McWhinney Development wants to invest $150 million in Manteca to build a 500-room hotel with an indoor waterpark.
That will require the city’s help putting in place a financing mechanism to pay for roughly $30 million in infrastructure to service the resort envisioned on city-owned property west of Costco.
How serious the Colorado-based firm that’s backed by the $161 billion worldwide holdings of the Apollo investment group is about the venture was called into question Tuesday night by Manteca Mayor Willie Weatherford.
Not only is he frustrated that the negotiations have dragged on for 42 months, but he said it “just rubs me the wrong way” that no representative from McWhinney was on hand Tuesday to speak in support or answer council questions on an extension of the exclusive negotiations pact with the city through June 30, 2016.

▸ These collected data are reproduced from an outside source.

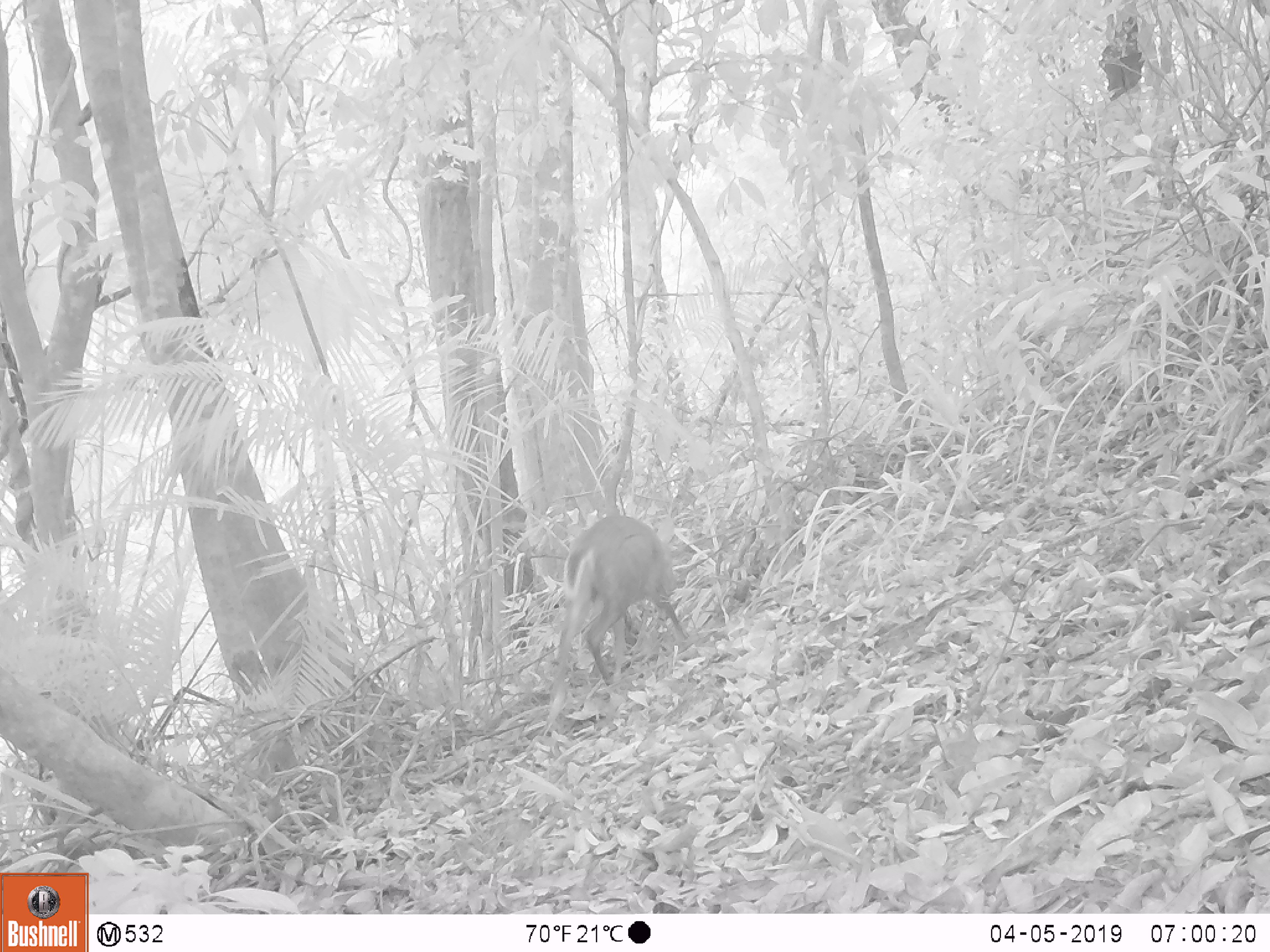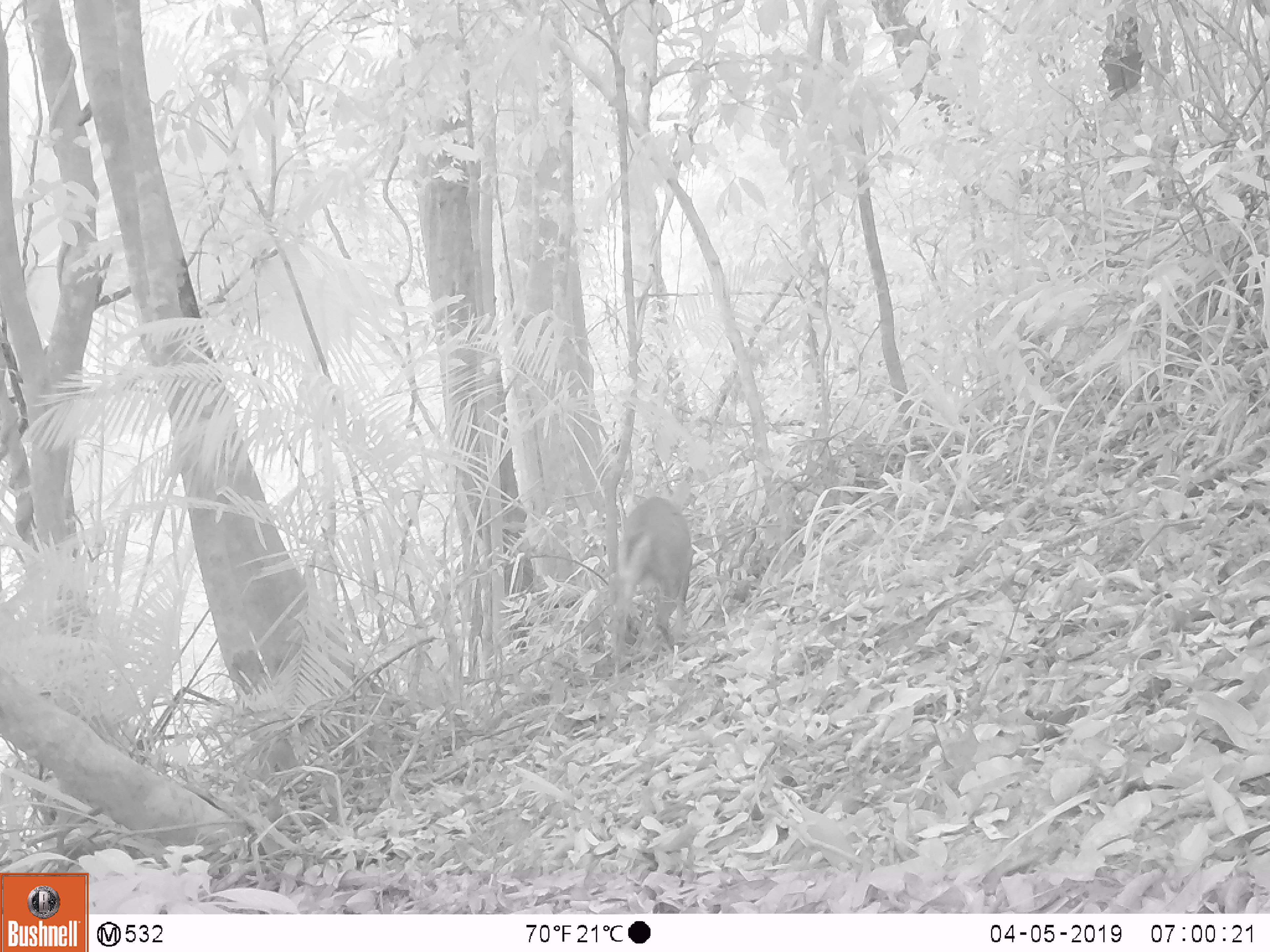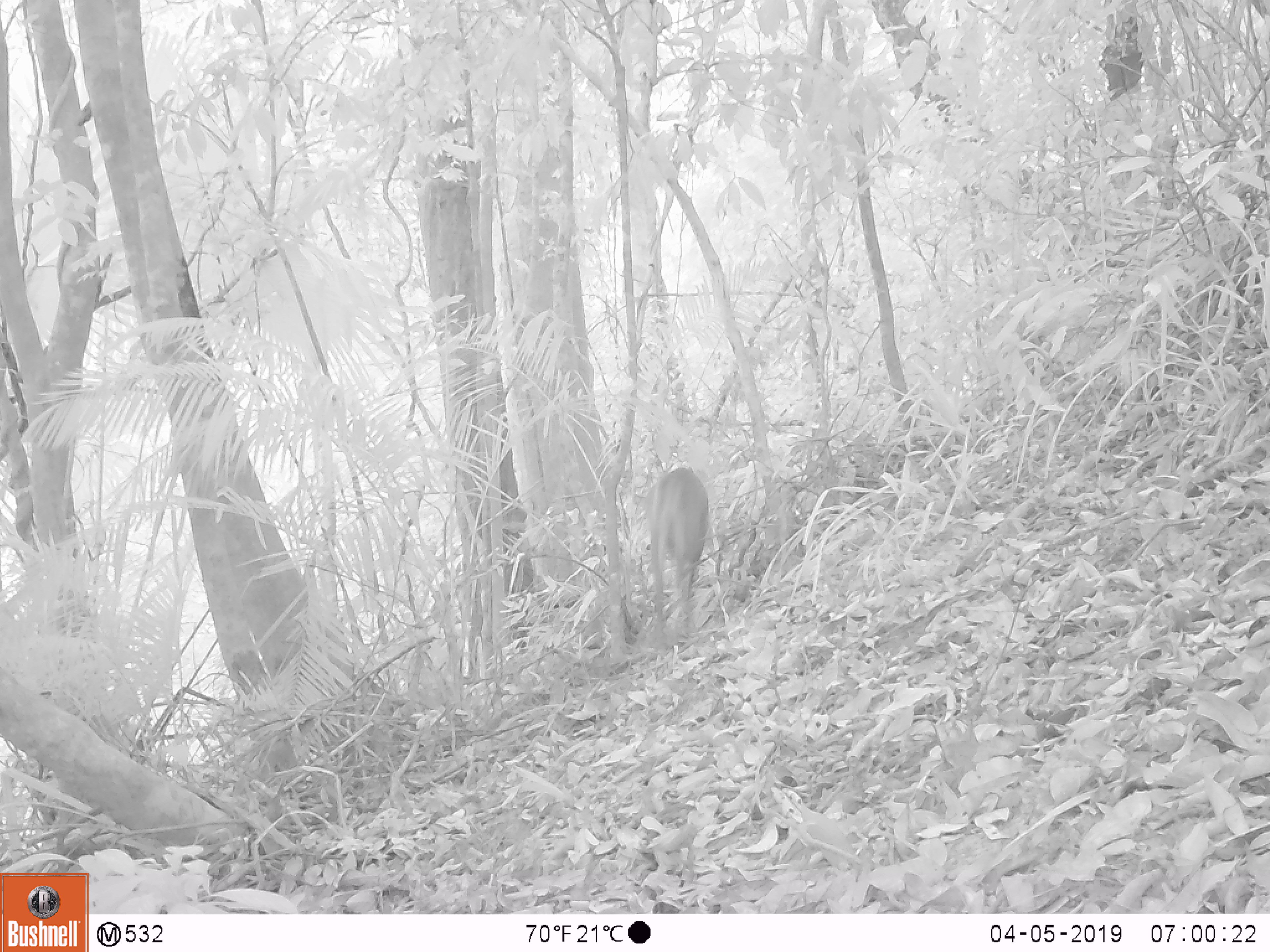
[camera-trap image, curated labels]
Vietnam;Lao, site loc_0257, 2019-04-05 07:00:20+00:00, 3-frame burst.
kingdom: Animalia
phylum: Chordata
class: Mammalia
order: Artiodactyla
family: Cervidae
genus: Muntiacus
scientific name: Muntiacus rooseveltorum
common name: roosevelt's muntjac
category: roosevelts muntjac group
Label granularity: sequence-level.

He also isn’t happy about reports that another developer is considering pursing a hotel and waterpark of its own on the Interstate 5 corridor within miles of the proposed Great Wolf site.
And while Weatherford made it clear he isn’t against the project although he is reserving final judgment until he sees financial numbers and land lease details, the mayor has concerns that foot dragging could put nearly four years of work to waste if another competitor beats Great Wolf to the punch.
That’s why he — as an elected official — wants reassurances in person from McWhinney representatives that they are still committed to moving forward before the council votes on the extension of the exclusive negotiating pact. The extension includes additional language that bars the city from entering into talks with any other developer for a waterpark/hotel and prevents McWhinney from entering talks for a waterpark/hotel resort with any municipality within a 90-mile radius of Manteca.
Steve DeBrum and Vince Hernandez — the two council members the mayor appointed several years ago to serve on the Great Wolf negotiating committee — both emphasized that McWhinney is earnest and committed. They each noted, however, the rest of the council isn’t privy to as many details as they are so they felt it would be appropriate to have a McWhinney representative address the council on the extension.
The council postponed voting on the extension until such a meeting could be arranged. City Manager Karen McLaughlin said she will try to make arrangements for the May 20 council meeting that takes place the day before McWhinney representatives are scheduled to participate in the groundbreaking ceremonies for a Great Wolf in Garden Grove in Southern California.
“I believe in the project,” DeBrum said.
DeBrum said McWhinney representatives have indicated they want to break ground in Manteca before the end of the year.
That could happen given the environmental impact report would be finished in June and should complete the review process and be ready for potential adoption by the council this fall. McLaughlin noted the council can’t consider approving — or rejecting – a development agreement with McWhinney until the EIR process is complete.
She added the negotiations are continuing on the land lease, infrastructure financing, and development agreement while the EIR work is being done. McWhinney representatives were last in Manteca three weeks ago. They also are in contact with city staff three or four times a week by phone.
“There’s been a lot of heavy lifting,” DeBrum said of the Great Wolf negotiations. “We’ve come a long way but there are still a lot of questions to answer.”
McLaughlin, in response to a question from the mayor, said the elimination of the redevelopment agency threw a monkey wrench into the process several years ago since RDA funds at one point were going to help pay for infrastructure.
She added that the city staff wants to make sure that all legal requirements of the environmental review process are met before moving forward.
McLaughlin again emphasized that she has no intention of devising any deal that puts the city’s general fund at risk.
The city manager noted that the city’s financial consultants as well as McWhinney are well aware of that position.
McWhinney is basing negotiations on a 290,000-square-foot hotel with 500 rooms – with a possible future expansion of 200 rooms – along with an 85,000-square-foot indoor water park and a 20,000-square-foot conference center. A possible expansion would add 79,000 square feet to the water park and double the size of the conference center.
McWhinney and the Apollo Group that acquired Great Wolf Resorts several years ago project a 71.1 percent occupancy rate as being reasonable and conservative.
Based on that, Manteca would have a positive cash flow of $1.4 million a year initially into its municipal coffers from room taxes, sales taxes and property taxes directly tied into Great Wolf after annual debt payments are made. At 71.1 percent occupancy, the city’s receipts keep escalating annually, reaching $3.6 million in 2030. Then in 2045, when the bonds are paid off, Manteca could see $7.1 million flowing into municipal coffers to help pay for everything from police and fire to parks.
McLaughlin in the past has stressed that Manteca has made it absolutely clear to McWhinney that it won’t put the taxpayers on the hook for even a penny of any bond debt connected with Great Wolf’s public infrastructure.
That way if the resort water park swims, Manteca will be in the money along with having helped create 414 permanent jobs and 156 part-time jobs with an annual payroll of $9.4 million and the overflow spending of 400,000 yearly visitors.
If it sinks, then Manteca is out nothing but it would have infrastructure for private sector use as well as a big private sector project that investors would make sure was put to some use so they could get their money back.